Dispatches | October 26, 2010

Last week, I, and what seemed to be about half of Columbia, had the pleasure of seeing David Sedaris live at Jesse Hall.  I had never seen him before and though I only started reading him recently—Me Talk Pretty One Day this summer on my lunch breaks—I knew I was in for a great night when I saw the posters hanging around campus last month. 

As the lights dimmed and Sedaris emerged, bobbing towards the podium and glancing timidly at the anxious gallery awaiting him, I leaned back and prepared for that pleasant belly ache like everyone else.

And, in case you had any doubt, he did deliver. 

After starting off with a piece from his latest collection, Squirrel Seeks Chipmunk, Sedaris jumped from earlier stories, to unpublished journal entries, and lastly, to jokes he’d been told on earlier readings.  Also interspersed was more general oration that proved as entertaining as his writings, including a reading of a book title in what was to Sedaris an unknown language.  When he asked the audience if anyone knew the language, and someone yelled “Croatian,” Sedaris replied, “Come see me after the show.  The book’s yours.” Needless to say, it was a great show; but it was what followed the show that most impressed me. 

The moment Sedaris said, “I’ll be in the lobby afterwards if any of you would like me to sign a book,” I began to make my move.  I was clapping as I did so, sure, but I was more so concentrating on limiting was sure to be a significant wait.   As I rose, made my way out of the row, I saw masses of people flooding towards the exits like there was a fire. 

After standing in line for twenty minutes, two friends approached me with signed books.  On one, Sedaris had sharpied a crying Jesus with the words “Why did you kill me?” above his signature.  On the other, were the words, “I’m glad you can joke.”  My friend had told her best one, upon Sedaris’ earlier request. I guess it hadn’t landed so well, as he’d also crossed out the word “joke” and underneath written “walk.”  I laughed, impressed that Sedaris had taken the time to personalize their signings.  My friends left, and I resigned myself to the long wait ahead. 

Almost two hours later, a story for my fiction class as well as the university concert series pamphlet read, I was next in line to get my book signed.  At this point, I thought, stealing glances at a slumped David Sedaris, I’m sure he’s just signing them.  No way he’s still personalizing each signing.  The person in front of me cleared out, and I stepped forward.

“Hello,” Sedaris said, smiling wide-eyed, as if I was first person to ever ask him for an autograph. 

I said hello and thanked him for coming.  “And thanks for your patience,” I said, “You must be exhausted.”

He paused, pen poised above the title, and looked up.

“I like signing books,” he said, and smiled.

After a moment, “It’s Owen, is it?  O-W-E-N.  Are you a student here, Owen?” Then, following a nod, “What are you studying?”

I told him English-Creative Writing with a fiction emphasis, and he perked up. 

“Do you write short stories?”

A couple minutes and a couple questions later, he handed me my book.  “Thank you for waiting,” he said, still smiling. 

While he talked with my girlfriend, and asked her to tell him about her latest non-fiction piece, I flipped to the title page of Me Talk Pretty One Day.

“It was about my love for Bruce Springsteen,” she said.

He laughed.  “Have you ever met him?”

She told him about the time she touched his sweaty arm and vest at a concert in Chicago. 

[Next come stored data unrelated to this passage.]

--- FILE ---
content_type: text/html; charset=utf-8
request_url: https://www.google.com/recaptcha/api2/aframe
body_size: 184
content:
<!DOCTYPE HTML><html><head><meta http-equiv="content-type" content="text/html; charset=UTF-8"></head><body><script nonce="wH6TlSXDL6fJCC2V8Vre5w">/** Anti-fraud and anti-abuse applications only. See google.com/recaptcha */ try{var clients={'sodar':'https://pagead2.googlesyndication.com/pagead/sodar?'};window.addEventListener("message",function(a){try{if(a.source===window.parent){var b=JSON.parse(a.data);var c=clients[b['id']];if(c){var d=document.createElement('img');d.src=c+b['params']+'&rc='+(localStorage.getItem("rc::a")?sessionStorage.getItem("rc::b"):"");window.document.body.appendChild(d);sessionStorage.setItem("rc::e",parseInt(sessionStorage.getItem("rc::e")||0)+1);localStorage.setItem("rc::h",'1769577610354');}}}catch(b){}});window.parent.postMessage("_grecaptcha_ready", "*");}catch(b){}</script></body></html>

“Oh wow,” he said. “Was it everything you’d imagined?”   

As a young writer, I often feel intimated by the literary world.  It is a place of grim prospect.  Spend your whole life in front a computer or notebook, working to communicate something worthwhile and original in a worthwhile and original way.  Sure, there are literary journals to strive towards, as well as grants and fellowships and other awards, but who cares about these things besides other writers?  It’s even worse if you write primarily literary prose or poetry.  Romance or crime, you’ve got a chance, but if you plan on writing anything else for a living, you better start playing the lottery. 

Because of these truths, it’s easy to grow bitter. Many writers work and struggle and eventually prosper while this bitterness consumes them.  I’m sure David Sedaris wouldn’t say he’s never had a bitter moment, but last night I saw no evidence of one.   For at least three hours –we weren’t even close to the end— he made an effort to connect with every single person in that line.  And he’s going to do the same thing every night for the next month.  How does a writer, especially a well-respected literary writer, do this?  Maybe if this was his first book tour, then maybe I could understand his insatiable desire to engage fans, but he’s been publishing books for over fifteen years.  And not only that, but he reads his work, over and over again, with a zeal as noteworthy as his actual prose. 

            This baffles and inspires me.  If David Sedaris can work and struggle and prosper with such an impressive character intact, I have to believe that so too can anyone.  I hope I always will. 

We thanked him and left.  Outside Jesse, we opened our books to the title page.  On mine, he’d drawn an owl perched on the publisher’s name. It looked at me, wide-eyed, patient, still.  And on hers, he’d written “Your story has touched my heart.”